**Your instructions**
Copy the part of the material that opens with the line containing "By how much" and closes with the material's final line, including both of those lines and keeping every line unchanged.

**Source records**
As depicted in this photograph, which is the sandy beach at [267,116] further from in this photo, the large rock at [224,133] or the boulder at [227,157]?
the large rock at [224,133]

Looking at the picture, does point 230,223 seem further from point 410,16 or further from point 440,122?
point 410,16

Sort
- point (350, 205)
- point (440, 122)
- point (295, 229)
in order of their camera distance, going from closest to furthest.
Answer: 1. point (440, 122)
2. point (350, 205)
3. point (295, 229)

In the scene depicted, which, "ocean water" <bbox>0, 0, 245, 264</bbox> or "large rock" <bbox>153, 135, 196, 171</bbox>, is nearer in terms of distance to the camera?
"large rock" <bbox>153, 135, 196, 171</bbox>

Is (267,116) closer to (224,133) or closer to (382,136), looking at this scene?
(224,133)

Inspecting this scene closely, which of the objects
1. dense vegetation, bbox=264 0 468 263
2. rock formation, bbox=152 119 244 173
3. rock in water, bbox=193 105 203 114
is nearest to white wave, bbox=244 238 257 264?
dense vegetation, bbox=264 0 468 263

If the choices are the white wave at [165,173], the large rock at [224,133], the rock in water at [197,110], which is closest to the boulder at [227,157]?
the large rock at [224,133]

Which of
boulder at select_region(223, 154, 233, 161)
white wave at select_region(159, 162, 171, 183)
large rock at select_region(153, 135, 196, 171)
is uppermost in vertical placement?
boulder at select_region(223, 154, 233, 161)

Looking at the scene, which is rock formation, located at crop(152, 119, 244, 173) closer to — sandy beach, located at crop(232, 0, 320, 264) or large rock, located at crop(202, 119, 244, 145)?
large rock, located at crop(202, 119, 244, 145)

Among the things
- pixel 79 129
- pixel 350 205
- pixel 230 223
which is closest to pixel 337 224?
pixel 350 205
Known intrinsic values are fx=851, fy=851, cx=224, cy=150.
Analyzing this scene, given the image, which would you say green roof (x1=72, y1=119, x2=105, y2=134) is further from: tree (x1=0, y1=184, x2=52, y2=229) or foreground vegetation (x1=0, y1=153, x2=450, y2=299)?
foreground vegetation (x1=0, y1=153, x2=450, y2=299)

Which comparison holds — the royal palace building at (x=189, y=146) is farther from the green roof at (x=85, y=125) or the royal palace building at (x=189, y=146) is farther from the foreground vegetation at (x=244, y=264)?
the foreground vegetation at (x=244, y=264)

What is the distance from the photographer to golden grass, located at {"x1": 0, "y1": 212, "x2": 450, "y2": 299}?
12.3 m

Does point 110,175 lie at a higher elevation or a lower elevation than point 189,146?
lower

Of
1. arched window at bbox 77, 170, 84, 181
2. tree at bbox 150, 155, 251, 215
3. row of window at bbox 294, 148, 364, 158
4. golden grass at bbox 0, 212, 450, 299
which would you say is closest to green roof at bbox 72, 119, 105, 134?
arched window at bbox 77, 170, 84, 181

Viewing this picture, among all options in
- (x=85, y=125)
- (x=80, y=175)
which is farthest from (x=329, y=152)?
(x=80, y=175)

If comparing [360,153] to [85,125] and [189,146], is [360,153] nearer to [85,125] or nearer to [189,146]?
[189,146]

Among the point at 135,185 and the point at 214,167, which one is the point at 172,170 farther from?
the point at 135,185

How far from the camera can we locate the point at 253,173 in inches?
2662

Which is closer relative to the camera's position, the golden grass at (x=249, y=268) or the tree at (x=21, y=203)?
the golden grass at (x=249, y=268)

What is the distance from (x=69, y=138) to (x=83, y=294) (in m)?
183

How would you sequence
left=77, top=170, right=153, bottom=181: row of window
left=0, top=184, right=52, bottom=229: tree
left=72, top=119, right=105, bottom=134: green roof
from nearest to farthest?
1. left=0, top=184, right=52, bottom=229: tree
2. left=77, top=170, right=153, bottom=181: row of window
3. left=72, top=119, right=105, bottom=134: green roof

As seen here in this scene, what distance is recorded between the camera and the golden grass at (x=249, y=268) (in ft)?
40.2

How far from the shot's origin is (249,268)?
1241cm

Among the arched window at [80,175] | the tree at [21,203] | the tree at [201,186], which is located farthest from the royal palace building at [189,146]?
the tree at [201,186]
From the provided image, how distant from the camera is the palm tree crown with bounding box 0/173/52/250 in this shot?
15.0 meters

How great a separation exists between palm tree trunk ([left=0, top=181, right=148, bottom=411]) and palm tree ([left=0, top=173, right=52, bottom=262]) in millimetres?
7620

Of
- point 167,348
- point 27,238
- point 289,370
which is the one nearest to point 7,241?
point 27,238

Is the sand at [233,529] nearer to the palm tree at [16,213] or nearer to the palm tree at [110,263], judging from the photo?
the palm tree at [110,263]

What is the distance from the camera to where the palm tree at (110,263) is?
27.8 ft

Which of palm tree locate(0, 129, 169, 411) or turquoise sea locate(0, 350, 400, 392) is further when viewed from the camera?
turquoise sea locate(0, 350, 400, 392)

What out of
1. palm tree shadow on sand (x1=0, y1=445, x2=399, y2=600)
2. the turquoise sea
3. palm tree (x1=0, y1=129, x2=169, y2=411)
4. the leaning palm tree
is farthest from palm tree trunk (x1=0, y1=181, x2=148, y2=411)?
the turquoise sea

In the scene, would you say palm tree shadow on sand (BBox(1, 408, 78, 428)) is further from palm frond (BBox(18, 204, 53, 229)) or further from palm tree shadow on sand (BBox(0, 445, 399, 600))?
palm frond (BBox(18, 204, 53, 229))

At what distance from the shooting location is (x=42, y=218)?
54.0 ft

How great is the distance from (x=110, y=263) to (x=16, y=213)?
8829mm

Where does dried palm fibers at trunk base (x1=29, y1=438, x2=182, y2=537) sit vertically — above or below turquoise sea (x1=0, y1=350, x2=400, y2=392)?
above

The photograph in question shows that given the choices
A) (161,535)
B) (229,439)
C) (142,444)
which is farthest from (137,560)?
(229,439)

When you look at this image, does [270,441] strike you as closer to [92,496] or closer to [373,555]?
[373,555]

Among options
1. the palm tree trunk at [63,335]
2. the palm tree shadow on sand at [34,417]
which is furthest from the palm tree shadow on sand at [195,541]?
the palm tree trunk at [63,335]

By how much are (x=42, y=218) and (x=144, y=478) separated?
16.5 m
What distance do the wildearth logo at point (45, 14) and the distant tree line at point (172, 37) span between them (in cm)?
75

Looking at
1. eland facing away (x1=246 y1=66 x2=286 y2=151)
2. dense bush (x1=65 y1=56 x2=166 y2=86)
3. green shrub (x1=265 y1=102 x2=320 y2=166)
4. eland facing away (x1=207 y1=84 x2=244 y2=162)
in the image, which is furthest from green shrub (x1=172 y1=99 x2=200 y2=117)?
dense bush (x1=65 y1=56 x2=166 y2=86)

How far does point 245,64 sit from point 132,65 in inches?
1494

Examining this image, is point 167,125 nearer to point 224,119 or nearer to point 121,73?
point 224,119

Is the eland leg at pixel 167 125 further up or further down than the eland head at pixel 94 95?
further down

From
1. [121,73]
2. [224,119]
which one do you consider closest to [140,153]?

**Exercise solution**
By how much are (x=42, y=218) and (x=144, y=478) separated?
16.5 m
What distance do the wildearth logo at point (45, 14) and the distant tree line at point (172, 37) span between them (in cm)?
75

Looking at
1. eland facing away (x1=246 y1=66 x2=286 y2=151)
2. dense bush (x1=65 y1=56 x2=166 y2=86)
3. green shrub (x1=265 y1=102 x2=320 y2=166)
4. eland facing away (x1=207 y1=84 x2=244 y2=162)
in the image, which is furthest from green shrub (x1=172 y1=99 x2=200 y2=117)?
dense bush (x1=65 y1=56 x2=166 y2=86)

How far does point 245,64 sit from point 132,65 in inches?
1494

Examining this image, is point 167,125 nearer to point 224,119 or nearer to point 121,73?
point 224,119

Is the eland leg at pixel 167 125 further up or further down than the eland head at pixel 94 95?
further down

From
1. [121,73]
2. [224,119]
which one do you consider closest to [140,153]?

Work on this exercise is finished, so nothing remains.